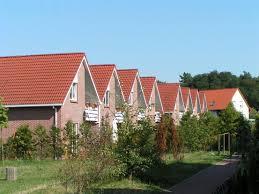 Haus Zu Vermieten Haus Zu Vermieten Mittlerer Bogen 1 39291 Lostau Jerichower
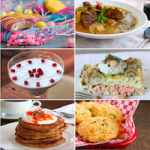 25 Recipes To Celebrate a Keto Easter Preview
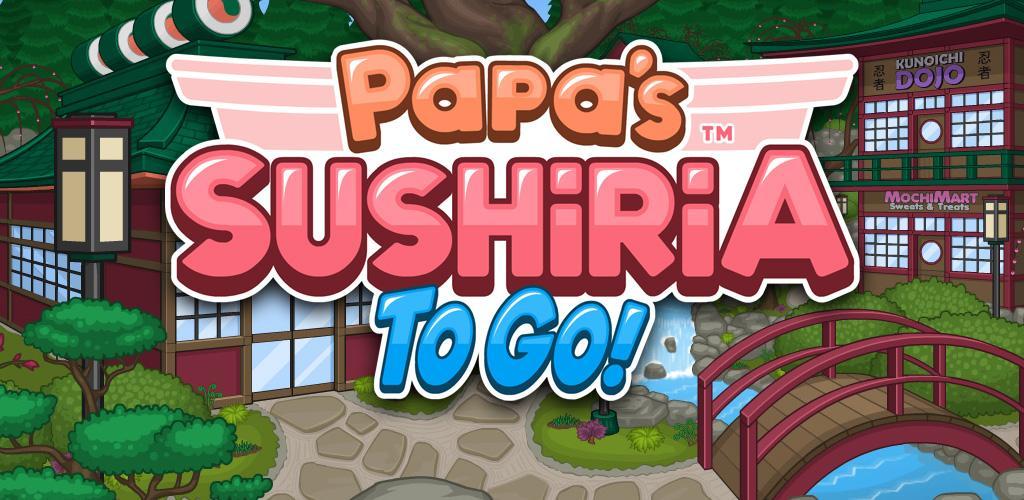 Papas to go apk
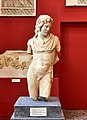 Statue of a youth wearing a chlamys and pilos, 2nd cent. A.D.jpg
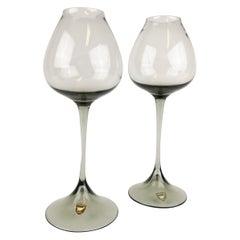 Pair of Orrefors Tulip, Grey-Tinted Glass Nils Landberg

:::

Could you output every record above exactly as written, leaving out the pictures?

 Haus Zu Vermieten Haus Zu Vermieten Mittlerer Bogen 1 39291 Lostau Jerichower
 25 Recipes To Celebrate a Keto Easter Preview
 Papas to go apk
 Statue of a youth wearing a chlamys and pilos, 2nd cent. A.D.jpg
 Pair of Orrefors Tulip, Grey-Tinted Glass Nils Landberg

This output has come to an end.